TASK TO CARRY OUT: Lines after the one containing "The analysis focused" are to be omitted; print exactly each line from the start of the records up to and including it.

INFORMATION SHOWN:
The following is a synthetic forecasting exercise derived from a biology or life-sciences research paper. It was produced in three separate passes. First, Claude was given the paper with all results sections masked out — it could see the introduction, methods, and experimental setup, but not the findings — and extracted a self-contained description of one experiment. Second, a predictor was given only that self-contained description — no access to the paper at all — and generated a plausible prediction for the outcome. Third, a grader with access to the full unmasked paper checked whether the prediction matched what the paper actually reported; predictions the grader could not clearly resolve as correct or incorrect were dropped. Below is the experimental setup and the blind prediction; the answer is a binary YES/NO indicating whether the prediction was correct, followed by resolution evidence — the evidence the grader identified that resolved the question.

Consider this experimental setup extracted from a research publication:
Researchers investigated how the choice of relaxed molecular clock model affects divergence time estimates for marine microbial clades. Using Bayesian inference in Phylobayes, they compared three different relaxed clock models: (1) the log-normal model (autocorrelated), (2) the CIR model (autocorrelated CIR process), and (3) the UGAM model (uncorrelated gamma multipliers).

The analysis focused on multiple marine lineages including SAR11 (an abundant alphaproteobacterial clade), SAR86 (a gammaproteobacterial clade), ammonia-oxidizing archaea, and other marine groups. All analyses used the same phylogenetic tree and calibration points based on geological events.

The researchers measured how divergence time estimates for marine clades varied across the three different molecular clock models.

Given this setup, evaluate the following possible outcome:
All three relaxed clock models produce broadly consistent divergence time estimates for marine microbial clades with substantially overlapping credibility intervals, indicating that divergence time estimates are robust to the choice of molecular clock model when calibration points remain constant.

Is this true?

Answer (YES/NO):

SOLUTION BELOW:
The following is a synthetic forecasting exercise derived from a biology or life-sciences research paper. It was produced in three separate passes. First, Claude was given the paper with all results sections masked out — it could see the introduction, methods, and experimental setup, but not the findings — and extracted a self-contained description of one experiment. Second, a predictor was given only that self-contained description — no access to the paper at all — and generated a plausible prediction for the outcome. Third, a grader with access to the full unmasked paper checked whether the prediction matched what the paper actually reported; predictions the grader could not clearly resolve as correct or incorrect were dropped. Below is the experimental setup and the blind prediction; the answer is a binary YES/NO indicating whether the prediction was correct, followed by resolution evidence — the evidence the grader identified that resolved the question.

Consider this experimental setup extracted from a research publication:
Researchers investigated how the choice of relaxed molecular clock model affects divergence time estimates for marine microbial clades. Using Bayesian inference in Phylobayes, they compared three different relaxed clock models: (1) the log-normal model (autocorrelated), (2) the CIR model (autocorrelated CIR process), and (3) the UGAM model (uncorrelated gamma multipliers).

The analysis focused on multiple marine lineages including SAR11 (an abundant alphaproteobacterial clade), SAR86 (a gammaproteobacterial clade), ammonia-oxidizing archaea, and other marine groups. All analyses used the same phylogenetic tree and calibration points based on geological events.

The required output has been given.